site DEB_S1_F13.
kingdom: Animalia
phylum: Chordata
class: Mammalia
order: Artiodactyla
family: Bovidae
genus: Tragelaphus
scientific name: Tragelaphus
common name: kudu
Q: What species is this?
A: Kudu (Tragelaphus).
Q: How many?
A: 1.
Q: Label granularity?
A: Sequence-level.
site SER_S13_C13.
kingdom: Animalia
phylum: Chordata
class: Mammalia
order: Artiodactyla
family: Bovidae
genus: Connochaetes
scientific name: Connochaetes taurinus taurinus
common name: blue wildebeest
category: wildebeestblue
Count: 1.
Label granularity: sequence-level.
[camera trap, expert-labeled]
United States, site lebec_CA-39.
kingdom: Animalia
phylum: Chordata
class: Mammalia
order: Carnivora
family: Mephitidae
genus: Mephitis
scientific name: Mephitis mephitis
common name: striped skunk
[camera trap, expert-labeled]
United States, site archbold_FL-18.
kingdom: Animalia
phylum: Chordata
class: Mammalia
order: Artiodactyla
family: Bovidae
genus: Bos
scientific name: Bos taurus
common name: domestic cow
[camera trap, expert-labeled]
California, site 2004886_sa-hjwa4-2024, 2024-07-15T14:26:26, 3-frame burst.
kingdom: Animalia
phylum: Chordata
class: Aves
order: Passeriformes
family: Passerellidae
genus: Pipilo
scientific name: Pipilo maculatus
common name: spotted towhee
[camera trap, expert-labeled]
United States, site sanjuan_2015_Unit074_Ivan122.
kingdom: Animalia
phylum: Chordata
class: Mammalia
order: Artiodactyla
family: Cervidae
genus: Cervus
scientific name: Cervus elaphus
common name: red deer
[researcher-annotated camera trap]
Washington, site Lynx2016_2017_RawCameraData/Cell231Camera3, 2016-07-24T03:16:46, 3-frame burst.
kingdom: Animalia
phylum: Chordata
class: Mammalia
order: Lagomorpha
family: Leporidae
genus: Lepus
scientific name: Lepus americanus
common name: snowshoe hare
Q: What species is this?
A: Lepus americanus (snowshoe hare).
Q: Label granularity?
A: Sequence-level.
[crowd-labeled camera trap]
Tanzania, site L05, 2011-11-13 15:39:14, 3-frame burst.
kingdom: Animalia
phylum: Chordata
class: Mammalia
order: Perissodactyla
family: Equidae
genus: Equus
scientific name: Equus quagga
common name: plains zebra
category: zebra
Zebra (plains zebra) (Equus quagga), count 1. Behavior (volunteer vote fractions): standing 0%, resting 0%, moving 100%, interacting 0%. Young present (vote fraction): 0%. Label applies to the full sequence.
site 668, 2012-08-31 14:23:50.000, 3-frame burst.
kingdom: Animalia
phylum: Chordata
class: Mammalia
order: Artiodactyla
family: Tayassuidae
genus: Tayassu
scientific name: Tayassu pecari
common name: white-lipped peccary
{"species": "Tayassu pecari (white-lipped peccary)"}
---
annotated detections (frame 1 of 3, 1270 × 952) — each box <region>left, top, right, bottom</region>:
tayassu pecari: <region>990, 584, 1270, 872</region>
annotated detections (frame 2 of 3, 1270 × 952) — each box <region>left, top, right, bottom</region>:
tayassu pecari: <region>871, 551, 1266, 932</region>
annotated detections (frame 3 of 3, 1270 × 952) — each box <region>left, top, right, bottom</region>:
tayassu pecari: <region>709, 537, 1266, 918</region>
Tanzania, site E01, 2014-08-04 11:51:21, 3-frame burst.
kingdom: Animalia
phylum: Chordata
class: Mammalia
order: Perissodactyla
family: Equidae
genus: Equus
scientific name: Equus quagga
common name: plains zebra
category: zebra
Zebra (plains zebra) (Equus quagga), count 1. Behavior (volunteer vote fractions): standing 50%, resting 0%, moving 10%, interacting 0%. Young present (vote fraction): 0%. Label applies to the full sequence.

*What is required*.
Copy out the whole listing exactly as given.

*Task answer*.
site DEB_S1_F13.
kingdom: Animalia
phylum: Chordata
class: Mammalia
order: Artiodactyla
family: Bovidae
genus: Tragelaphus
scientific name: Tragelaphus
common name: kudu
Q: What species is this?
A: Kudu (Tragelaphus).
Q: How many?
A: 1.
Q: Label granularity?
A: Sequence-level.
site SER_S13_C13.
kingdom: Animalia
phylum: Chordata
class: Mammalia
order: Artiodactyla
family: Bovidae
genus: Connochaetes
scientific name: Connochaetes taurinus taurinus
common name: blue wildebeest
category: wildebeestblue
Count: 1.
Label granularity: sequence-level.
[camera trap, expert-labeled]
United States, site lebec_CA-39.
kingdom: Animalia
phylum: Chordata
class: Mammalia
order: Carnivora
family: Mephitidae
genus: Mephitis
scientific name: Mephitis mephitis
common name: striped skunk
[camera trap, expert-labeled]
United States, site archbold_FL-18.
kingdom: Animalia
phylum: Chordata
class: Mammalia
order: Artiodactyla
family: Bovidae
genus: Bos
scientific name: Bos taurus
common name: domestic cow
[camera trap, expert-labeled]
California, site 2004886_sa-hjwa4-2024, 2024-07-15T14:26:26, 3-frame burst.
kingdom: Animalia
phylum: Chordata
class: Aves
order: Passeriformes
family: Passerellidae
genus: Pipilo
scientific name: Pipilo maculatus
common name: spotted towhee
[camera trap, expert-labeled]
United States, site sanjuan_2015_Unit074_Ivan122.
kingdom: Animalia
phylum: Chordata
class: Mammalia
order: Artiodactyla
family: Cervidae
genus: Cervus
scientific name: Cervus elaphus
common name: red deer
[researcher-annotated camera trap]
Washington, site Lynx2016_2017_RawCameraData/Cell231Camera3, 2016-07-24T03:16:46, 3-frame burst.
kingdom: Animalia
phylum: Chordata
class: Mammalia
order: Lagomorpha
family: Leporidae
genus: Lepus
scientific name: Lepus americanus
common name: snowshoe hare
Q: What species is this?
A: Lepus americanus (snowshoe hare).
Q: Label granularity?
A: Sequence-level.
[crowd-labeled camera trap]
Tanzania, site L05, 2011-11-13 15:39:14, 3-frame burst.
kingdom: Animalia
phylum: Chordata
class: Mammalia
order: Perissodactyla
family: Equidae
genus: Equus
scientific name: Equus quagga
common name: plains zebra
category: zebra
Zebra (plains zebra) (Equus quagga), count 1. Behavior (volunteer vote fractions): standing 0%, resting 0%, moving 100%, interacting 0%. Young present (vote fraction): 0%. Label applies to the full sequence.
site 668, 2012-08-31 14:23:50.000, 3-frame burst.
kingdom: Animalia
phylum: Chordata
class: Mammalia
order: Artiodactyla
family: Tayassuidae
genus: Tayassu
scientific name: Tayassu pecari
common name: white-lipped peccary
{"species": "Tayassu pecari (white-lipped peccary)"}
---
annotated detections (frame 1 of 3, 1270 × 952) — each box <region>left, top, right, bottom</region>:
tayassu pecari: <region>990, 584, 1270, 872</region>
annotated detections (frame 2 of 3, 1270 × 952) — each box <region>left, top, right, bottom</region>:
tayassu pecari: <region>871, 551, 1266, 932</region>
annotated detections (frame 3 of 3, 1270 × 952) — each box <region>left, top, right, bottom</region>:
tayassu pecari: <region>709, 537, 1266, 918</region>
Tanzania, site E01, 2014-08-04 11:51:21, 3-frame burst.
kingdom: Animalia
phylum: Chordata
class: Mammalia
order: Perissodactyla
family: Equidae
genus: Equus
scientific name: Equus quagga
common name: plains zebra
category: zebra
Zebra (plains zebra) (Equus quagga), count 1. Behavior (volunteer vote fractions): standing 50%, resting 0%, moving 10%, interacting 0%. Young present (vote fraction): 0%. Label applies to the full sequence.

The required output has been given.